Here, we describe a new method, the GeneSV approach, which helps characterize real or theoretically possible variations in genomic and protein sequences. To assess viability of possible mutations, our system combines information from all 3 types of data: genomic sequences, protein sequences, and protein structures. Homology searches and final sequence alignments are calculated using PSI-BLAST and Smith-Waterman algorithms,19 respectively. Constructed structural models are used to refine identification of structural homologs and to distinguish structurally-conserved from structurally-variable regions in homologous proteins. The final scoring system, a measure of confidence that the point mutations under consideration will define a viable or non-viable virus, is a combination of scores that are based on both identified sequence and structure features. The performance of the GeneSV system was demonstrated by predicting the viability of dengue virus type 2 (DENV-2) mutants that, at the time of performing the predictions and validation experiments, had not yet been reported in GenBank or ENA. Using results from the biological experiments, we evaluated the accuracy of created predictions and compared the GeneSV results with predictions made by other methods including SIFT and PROVEAN. A selection of mutation positions for this study (10 codons and 37 mutants) was made in order to test the accuracy of GeneSV and other prediction systems when the confidence level in generated predictions for such positions could be low. For this, we focused on positions and protein regions that were outside of known active sites and chose amino acid substitutions that have not been seen in available sequence databases. All selections and computational predictions were made prior to any experimental validation. Details of performed selections and predictions are described in the Materials and Methods section (see “Selection of position mutations for the GeneSV characterization and experimental validation.”)
Materials and Methods
1. Description of the GeneSV approach
In its approach to help characterize possible variations in genomic and protein sequences within a species, the GeneSV system uses a known sequence space for a given genome (where a genome can be defined as broadly as a complete genome or as narrowly as a single gene) in combination with sequence and structural analyses performed at the protein level. The reported results can be used to infer the probability of existence of novel mutations (new sequence variants) that result in a viable protein or organism (eg, a virus.) GeneSV evaluates the probability of selected mutation(s) first by analyzing its (their) frequency (frequencies) as observed in the genomic sequence databases. The evaluation is further refined using results from automated protein sequence homology searches, protein structure modeling and structure similarity analyses, an assessment of functional features assigned to the specific regions in genes or a genome, and the calculated theoretical probability of codon mutations.

▶ **Actions to take**:
(A) Name each type of data that the GeneSV text says the system combines to assess the viability of possible mutations.
(B) Using the GeneSV text, decide whether each statement holds: (i) the mutation positions chosen for the study covered 10 codons and 37 mutants; (ii) the computational predictions were made after experimental validation; (iii) the chosen positions lay inside known active sites. For each, answer yes or no and quote the deciding words.

(Collected data)
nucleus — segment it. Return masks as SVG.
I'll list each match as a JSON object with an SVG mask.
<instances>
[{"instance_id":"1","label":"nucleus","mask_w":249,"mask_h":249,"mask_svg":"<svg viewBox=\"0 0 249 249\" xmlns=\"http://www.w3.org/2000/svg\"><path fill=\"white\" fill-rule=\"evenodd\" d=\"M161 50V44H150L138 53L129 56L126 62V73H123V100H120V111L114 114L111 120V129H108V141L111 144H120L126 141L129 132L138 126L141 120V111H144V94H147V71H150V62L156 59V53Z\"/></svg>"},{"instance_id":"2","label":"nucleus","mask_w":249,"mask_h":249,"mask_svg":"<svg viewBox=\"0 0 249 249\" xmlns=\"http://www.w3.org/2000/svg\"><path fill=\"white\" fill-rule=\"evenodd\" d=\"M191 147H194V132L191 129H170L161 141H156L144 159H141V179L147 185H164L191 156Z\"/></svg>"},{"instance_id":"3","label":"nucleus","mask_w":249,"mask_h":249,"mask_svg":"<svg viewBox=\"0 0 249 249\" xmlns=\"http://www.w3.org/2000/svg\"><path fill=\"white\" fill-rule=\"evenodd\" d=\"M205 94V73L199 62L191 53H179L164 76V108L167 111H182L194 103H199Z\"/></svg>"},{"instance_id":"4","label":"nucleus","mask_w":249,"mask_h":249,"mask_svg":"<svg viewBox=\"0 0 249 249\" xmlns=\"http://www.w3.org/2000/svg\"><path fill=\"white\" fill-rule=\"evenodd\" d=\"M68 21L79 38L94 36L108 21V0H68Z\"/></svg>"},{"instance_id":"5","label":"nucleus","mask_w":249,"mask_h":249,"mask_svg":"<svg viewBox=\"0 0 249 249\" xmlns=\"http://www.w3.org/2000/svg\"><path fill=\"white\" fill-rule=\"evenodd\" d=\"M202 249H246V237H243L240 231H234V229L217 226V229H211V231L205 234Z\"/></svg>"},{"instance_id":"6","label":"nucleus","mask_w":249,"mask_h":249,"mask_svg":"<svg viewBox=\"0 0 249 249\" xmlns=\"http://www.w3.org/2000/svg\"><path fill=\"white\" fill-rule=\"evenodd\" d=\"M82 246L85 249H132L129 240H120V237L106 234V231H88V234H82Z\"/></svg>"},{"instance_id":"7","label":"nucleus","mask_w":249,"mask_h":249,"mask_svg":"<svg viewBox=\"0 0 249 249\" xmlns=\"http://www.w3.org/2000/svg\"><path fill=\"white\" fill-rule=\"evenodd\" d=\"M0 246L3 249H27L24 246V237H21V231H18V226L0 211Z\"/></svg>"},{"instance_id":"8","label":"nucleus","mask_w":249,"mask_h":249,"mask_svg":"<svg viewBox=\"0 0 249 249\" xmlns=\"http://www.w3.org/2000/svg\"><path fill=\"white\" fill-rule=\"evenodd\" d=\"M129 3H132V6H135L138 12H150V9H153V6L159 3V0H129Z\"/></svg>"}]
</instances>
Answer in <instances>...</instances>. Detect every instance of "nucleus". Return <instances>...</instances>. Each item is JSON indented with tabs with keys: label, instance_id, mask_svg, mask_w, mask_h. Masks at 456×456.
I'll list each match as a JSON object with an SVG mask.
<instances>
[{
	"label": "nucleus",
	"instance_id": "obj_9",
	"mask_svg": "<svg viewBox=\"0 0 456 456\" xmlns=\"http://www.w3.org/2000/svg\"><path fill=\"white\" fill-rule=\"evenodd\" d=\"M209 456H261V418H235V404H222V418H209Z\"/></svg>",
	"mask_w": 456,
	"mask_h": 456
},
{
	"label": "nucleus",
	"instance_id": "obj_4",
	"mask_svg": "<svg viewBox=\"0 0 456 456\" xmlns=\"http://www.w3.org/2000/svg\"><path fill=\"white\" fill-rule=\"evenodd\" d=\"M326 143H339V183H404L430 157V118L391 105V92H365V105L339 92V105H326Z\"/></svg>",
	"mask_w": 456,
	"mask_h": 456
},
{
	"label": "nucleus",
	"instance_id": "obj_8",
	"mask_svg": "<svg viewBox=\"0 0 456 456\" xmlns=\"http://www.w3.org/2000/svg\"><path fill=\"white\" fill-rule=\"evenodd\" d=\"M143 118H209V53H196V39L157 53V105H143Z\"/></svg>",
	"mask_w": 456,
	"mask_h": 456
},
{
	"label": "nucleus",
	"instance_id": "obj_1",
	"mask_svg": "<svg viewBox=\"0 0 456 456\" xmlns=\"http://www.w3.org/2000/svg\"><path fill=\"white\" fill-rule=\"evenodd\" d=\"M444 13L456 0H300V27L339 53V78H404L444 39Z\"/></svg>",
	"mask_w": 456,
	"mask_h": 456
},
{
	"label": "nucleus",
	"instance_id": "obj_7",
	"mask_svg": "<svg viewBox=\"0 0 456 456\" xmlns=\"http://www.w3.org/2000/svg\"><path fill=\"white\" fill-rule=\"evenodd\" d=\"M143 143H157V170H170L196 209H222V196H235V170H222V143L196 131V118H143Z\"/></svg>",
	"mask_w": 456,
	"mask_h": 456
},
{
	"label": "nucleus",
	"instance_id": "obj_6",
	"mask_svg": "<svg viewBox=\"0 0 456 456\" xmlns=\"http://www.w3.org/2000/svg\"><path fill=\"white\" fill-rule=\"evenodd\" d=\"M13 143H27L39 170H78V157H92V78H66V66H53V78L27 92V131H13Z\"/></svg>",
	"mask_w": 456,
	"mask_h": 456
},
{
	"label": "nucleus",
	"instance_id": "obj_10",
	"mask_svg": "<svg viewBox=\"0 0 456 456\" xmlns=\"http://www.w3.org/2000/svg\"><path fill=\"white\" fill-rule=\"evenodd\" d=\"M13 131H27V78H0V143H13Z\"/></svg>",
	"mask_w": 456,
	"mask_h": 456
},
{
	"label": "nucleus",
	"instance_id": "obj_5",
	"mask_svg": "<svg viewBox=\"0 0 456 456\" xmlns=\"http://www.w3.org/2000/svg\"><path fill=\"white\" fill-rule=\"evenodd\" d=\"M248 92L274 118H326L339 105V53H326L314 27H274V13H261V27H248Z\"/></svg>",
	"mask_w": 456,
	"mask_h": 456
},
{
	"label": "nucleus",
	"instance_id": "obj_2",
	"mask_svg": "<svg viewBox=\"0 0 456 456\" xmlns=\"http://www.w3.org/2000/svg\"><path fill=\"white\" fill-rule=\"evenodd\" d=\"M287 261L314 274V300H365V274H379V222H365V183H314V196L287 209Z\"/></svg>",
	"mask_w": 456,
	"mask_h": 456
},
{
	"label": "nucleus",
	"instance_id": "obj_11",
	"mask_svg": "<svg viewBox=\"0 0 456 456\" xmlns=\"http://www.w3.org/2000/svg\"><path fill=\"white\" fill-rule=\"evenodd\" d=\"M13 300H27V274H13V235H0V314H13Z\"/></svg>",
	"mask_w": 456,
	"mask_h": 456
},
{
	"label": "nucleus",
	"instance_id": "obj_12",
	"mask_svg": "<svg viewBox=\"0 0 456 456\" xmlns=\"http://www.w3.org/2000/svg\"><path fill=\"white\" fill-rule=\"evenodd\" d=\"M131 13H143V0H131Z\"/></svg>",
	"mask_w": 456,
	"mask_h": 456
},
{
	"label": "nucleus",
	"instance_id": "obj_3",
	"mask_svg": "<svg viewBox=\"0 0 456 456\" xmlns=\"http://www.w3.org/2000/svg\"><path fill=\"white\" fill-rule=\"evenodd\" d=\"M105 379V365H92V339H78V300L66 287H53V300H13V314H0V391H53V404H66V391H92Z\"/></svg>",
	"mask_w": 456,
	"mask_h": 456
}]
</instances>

▶ **Response list**:
(A) Genomic sequences, protein sequences, and protein structures.

(B)
(i) Yes: "10 codons and 37 mutants"
(ii) No: "All selections and computational predictions were made prior to any experimental validation."
(iii) No: "we focused on positions and protein regions that were outside of known active sites"